What if you were sick and your doctor gave you two treatment options: surgery or a minimally invasive procedure performed through a pinhole. Wouldn’t you want to know more?
Most people would. Unfortunately few patients who could benefit from minimally invasive, image-guided procedures (MIIPs) have ever heard of them. Because MIIPs are performed through a pinhole using medical imaging to see inside the body, they can safely and effectively treat many diseases so patients can return to their normal lives sooner. There are MIIPs to treat uterine fibroids, cancer, blood clots, blocked arteries, stroke, aneurysms and so much more. Specialized doctors perform life-saving MIIPs every day at hospitals and outpatient centers all across North America. So why have so few people ever heard of them?
MIIPs specialists like Interventional Radiologists have focused on finding innovative solutions for patients and developing new MIIPs, but they haven’t focused on telling the world about these incredible procedures. But someone needs to spread the word. The pace of innovation is so brisk that the public and even many primary care doctors are unaware of the gamut of available medical options. As a result, many patients who could benefit from MIIPs never have an opportunity to consider whether they would choose a MIIP or another treatment. For those who do hear about MIIPs and want to learn more, there are few resources that explain them clearly.
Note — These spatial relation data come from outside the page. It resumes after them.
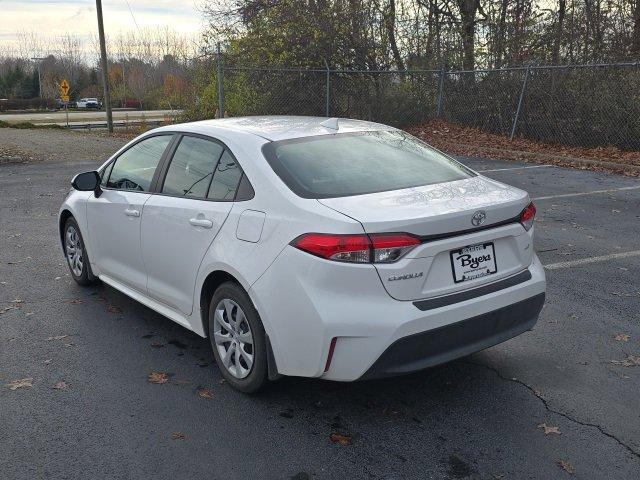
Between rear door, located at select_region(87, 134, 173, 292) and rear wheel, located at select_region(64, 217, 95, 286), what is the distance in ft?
1.09

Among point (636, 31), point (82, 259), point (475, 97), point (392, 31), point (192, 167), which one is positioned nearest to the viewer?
point (192, 167)

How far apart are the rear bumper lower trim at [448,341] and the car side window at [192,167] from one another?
5.23 feet

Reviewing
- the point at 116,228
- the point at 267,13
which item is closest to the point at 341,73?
the point at 267,13

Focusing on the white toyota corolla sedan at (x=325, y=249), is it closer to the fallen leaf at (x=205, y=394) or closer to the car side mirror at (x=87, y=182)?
the fallen leaf at (x=205, y=394)

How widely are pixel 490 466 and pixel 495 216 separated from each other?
1.28m

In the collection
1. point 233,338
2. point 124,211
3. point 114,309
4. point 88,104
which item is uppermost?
point 88,104

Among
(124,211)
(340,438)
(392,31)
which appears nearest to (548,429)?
(340,438)

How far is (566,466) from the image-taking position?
3006 mm

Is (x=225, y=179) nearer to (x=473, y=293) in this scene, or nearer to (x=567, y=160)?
(x=473, y=293)

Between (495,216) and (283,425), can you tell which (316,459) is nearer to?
(283,425)

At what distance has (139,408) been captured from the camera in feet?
11.8

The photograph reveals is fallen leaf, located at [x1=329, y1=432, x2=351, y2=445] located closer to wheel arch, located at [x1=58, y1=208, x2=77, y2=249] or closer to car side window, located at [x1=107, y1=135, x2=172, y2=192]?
car side window, located at [x1=107, y1=135, x2=172, y2=192]

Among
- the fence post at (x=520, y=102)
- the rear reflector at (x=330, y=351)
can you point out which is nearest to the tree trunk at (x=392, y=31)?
the fence post at (x=520, y=102)

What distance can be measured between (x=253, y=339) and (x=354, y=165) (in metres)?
1.20
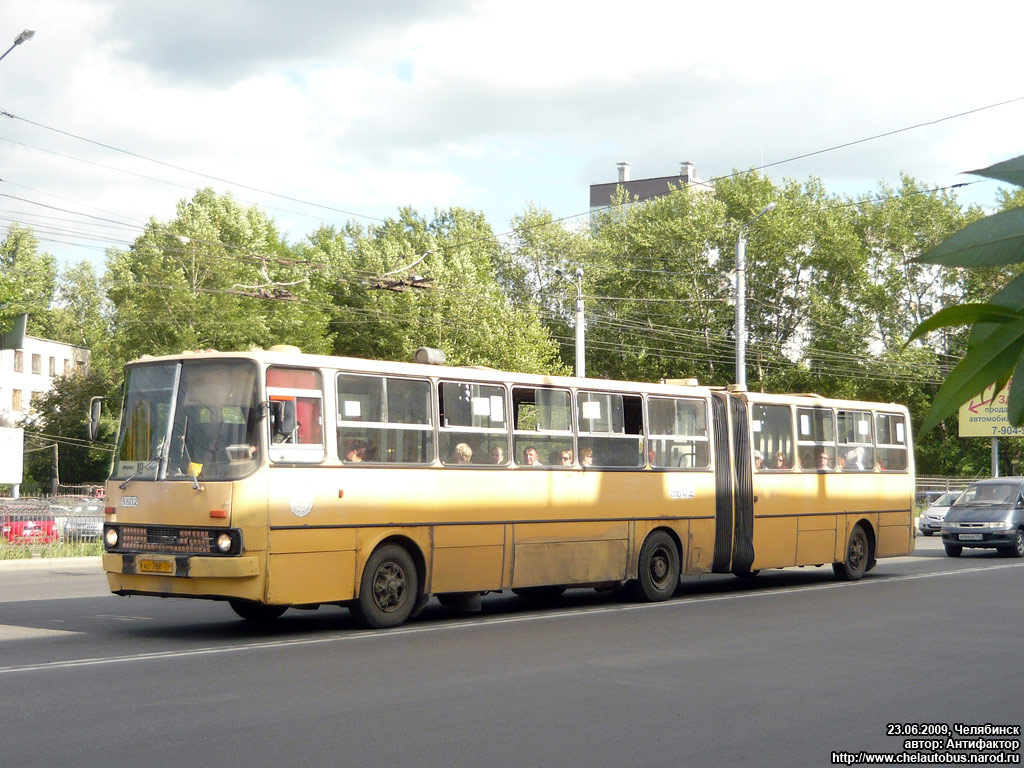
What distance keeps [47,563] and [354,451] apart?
1548 cm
This is why we founded the Interventional Initiative, a 501(c)(3) not-for-profit organization with the mission to educate and engage the public about MIIPs. Research shows that patients who are empowered with the information to choose the best treatment for themselves actually do better. We believe that patients should have access to quality information about MIIPs that is easy to understand.
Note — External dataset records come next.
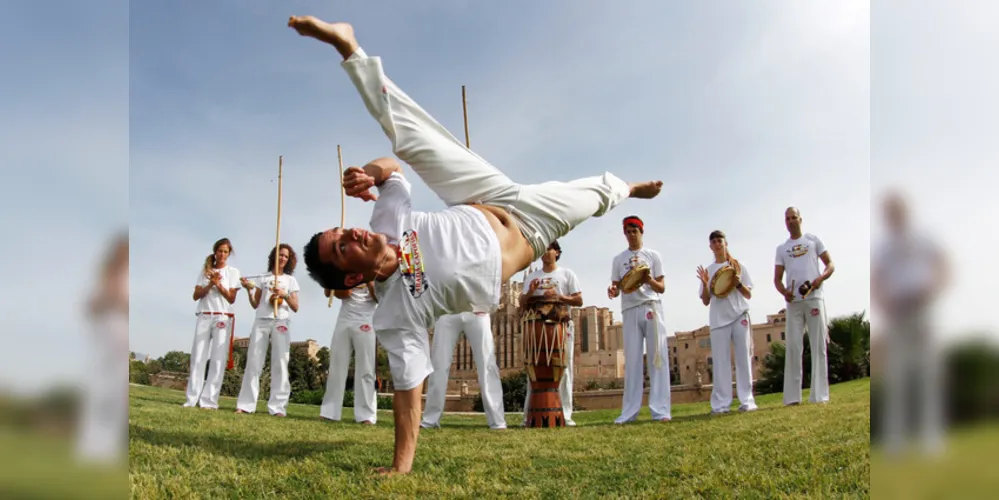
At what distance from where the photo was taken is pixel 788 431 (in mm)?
4703

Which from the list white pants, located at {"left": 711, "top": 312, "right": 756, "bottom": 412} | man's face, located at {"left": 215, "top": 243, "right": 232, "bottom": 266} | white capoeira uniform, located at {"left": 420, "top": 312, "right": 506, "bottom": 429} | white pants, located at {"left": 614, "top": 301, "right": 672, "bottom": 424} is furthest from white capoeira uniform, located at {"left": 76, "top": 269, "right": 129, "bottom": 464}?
man's face, located at {"left": 215, "top": 243, "right": 232, "bottom": 266}

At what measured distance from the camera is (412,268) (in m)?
3.71

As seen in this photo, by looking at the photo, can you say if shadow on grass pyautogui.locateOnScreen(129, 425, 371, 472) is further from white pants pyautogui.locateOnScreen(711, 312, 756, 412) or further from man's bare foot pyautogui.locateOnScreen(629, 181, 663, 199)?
white pants pyautogui.locateOnScreen(711, 312, 756, 412)

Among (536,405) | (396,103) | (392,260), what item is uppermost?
(396,103)

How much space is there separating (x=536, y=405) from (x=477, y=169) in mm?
4585

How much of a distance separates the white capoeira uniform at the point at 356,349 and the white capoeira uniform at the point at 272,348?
33.0 inches

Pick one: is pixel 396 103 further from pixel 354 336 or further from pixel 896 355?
pixel 354 336

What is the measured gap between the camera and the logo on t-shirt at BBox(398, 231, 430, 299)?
3.70m

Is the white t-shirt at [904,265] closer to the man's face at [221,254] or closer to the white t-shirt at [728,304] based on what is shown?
the white t-shirt at [728,304]

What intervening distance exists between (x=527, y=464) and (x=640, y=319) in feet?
17.3

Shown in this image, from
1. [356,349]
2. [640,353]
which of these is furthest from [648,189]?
[356,349]

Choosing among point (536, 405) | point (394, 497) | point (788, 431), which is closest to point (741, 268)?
point (536, 405)

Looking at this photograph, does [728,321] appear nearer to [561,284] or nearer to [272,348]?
[561,284]

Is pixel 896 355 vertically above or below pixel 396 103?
below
To that end, we are producing visual media about MIIPs that is educational, entertaining and engaging. Our major initiative is a documentary series titled Without a Scalpel, which follows the real stories of patients whose lives were transformed by a MIIP. We also produce a short vodcast series titled Behind the Scrubs, which highlights specific MIIPs like UFE, or “uterine fibroid embolization,” to treat fibroids. Finally, our website, www.theii.org, contains a wealth of information about different kinds of MIIPs – and we are continually growing it. In the future, our site will also serve as a hub for engaging people who have had a MIIP or are trying to decide whether to have one – patients will be able to share their stories and ask questions of the experts.